4. Movie 43 - Obviously, I already knew this movie was going to be terrible. I don't always trust reviews, but I didn't hear any positive remarks for this movie. Not a single one. In fact, most of the hate seemed really intense. It was pretty hard to believe. I mean, how can it be that bad with a cast like this? Is it like Valentine's Day bad? Oh...it's worse than that? Really? Yes. Really. It's disastrous. It's an odd phenomenon because it seems like the intent is to be a bad movie. The plot (?) is about a screenwriter, pitching his terrible movie idea to a studio executive. The pitch is told in visual form, so essentially the audience is forced to sit through this terrible movie idea. The irony is spelled out for us, as the executive says "Kate Winslet is not going to make a movie with a guy with balls hanging from his neck." , yet, she is in the fucking movie. I guess that's supposed to be the funny part, but instead it feels like a really bad SNL sketch. Try to think of the worst SNL sketch you've ever seen and then multiply it by infinity and then repeat it 10 times. That's this movie. I did laugh once, with the iBabe sketch ("Don't fuck it."), but that is mostly due to my hatred of Apple products. This movie will be #1 on my worst of 2013 list. I have no doubts in my mind.

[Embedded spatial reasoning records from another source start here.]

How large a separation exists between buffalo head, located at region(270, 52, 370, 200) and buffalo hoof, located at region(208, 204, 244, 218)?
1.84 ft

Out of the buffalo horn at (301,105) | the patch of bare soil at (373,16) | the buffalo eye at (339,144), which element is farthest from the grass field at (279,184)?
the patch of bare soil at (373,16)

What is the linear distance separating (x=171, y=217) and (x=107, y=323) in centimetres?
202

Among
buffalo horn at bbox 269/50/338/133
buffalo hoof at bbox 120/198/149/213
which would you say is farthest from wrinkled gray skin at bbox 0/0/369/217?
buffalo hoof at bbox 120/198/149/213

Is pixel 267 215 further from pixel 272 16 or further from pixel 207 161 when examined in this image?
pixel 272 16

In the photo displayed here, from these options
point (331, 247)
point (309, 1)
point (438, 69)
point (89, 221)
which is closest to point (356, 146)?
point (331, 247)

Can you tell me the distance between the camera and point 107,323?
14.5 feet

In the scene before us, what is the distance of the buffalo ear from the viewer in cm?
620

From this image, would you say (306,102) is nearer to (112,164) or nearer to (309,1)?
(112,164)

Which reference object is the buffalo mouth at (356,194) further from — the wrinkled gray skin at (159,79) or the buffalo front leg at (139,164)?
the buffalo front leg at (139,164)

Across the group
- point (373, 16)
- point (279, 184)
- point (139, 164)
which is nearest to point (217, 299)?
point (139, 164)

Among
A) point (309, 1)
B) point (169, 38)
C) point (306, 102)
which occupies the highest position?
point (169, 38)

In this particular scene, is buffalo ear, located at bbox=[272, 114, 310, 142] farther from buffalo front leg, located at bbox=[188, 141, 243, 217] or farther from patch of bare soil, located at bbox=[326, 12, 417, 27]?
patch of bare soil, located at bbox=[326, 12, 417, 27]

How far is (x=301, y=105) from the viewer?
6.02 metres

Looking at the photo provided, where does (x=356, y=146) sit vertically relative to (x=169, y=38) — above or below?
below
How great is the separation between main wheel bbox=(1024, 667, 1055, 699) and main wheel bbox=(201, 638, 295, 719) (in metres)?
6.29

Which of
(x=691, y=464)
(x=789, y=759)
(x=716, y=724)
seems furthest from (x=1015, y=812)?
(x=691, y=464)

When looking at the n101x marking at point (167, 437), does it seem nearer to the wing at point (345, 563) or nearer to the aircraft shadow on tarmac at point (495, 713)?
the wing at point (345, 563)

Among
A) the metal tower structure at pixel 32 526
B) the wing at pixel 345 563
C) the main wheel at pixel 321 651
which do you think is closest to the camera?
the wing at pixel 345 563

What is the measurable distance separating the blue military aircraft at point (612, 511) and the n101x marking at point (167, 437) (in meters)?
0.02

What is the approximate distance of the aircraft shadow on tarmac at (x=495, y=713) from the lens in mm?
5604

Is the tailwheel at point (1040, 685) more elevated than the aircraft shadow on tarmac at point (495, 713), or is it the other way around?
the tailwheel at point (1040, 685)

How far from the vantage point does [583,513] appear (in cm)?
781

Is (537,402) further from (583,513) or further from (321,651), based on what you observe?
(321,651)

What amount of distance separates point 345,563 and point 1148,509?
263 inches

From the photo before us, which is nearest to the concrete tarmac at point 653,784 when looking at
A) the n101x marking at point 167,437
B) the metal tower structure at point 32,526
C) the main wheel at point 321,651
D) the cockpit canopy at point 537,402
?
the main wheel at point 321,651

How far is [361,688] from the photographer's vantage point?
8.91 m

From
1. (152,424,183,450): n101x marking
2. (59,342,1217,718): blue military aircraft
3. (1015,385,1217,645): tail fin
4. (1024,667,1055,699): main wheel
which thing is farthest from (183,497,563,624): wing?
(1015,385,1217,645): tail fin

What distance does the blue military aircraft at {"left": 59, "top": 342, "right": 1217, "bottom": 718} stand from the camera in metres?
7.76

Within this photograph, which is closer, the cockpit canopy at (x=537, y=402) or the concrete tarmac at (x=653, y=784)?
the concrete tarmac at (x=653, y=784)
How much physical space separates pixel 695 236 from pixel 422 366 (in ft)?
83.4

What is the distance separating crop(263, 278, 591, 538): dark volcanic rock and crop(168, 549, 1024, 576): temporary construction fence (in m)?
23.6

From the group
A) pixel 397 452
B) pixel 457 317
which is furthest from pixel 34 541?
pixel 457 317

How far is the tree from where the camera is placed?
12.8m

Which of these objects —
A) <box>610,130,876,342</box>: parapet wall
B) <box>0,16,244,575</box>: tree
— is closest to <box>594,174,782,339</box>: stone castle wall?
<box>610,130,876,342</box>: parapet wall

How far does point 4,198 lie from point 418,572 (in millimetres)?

5. Identity Thief - I just watched this movie last night. Usually I wait at least a few days before I write down my thoughts on a movie, in order to let it sink in. I don't need any more time to decide that this is a terrible movie. It's disappointing because I just saw The Heat the night before last and I really enjoyed it and Melissa McCarthy in it (a post will follow soon, but overall reaction is: surprisingly funny). She is really, truly terrible in this movie, as is Jason Bateman. They have zero comedic chemistry, which is what I blame this disaster on. The plot is interesting and relevant, but then it just turns stupid. If you're going to go into stupid plot territory, then you need the leads to really sell it and Bateman and McCarthy just don't. I did love Eric Stonestreet because every time I see him on something besides Modern Family, I remember how good of an actor he is on Modern Family.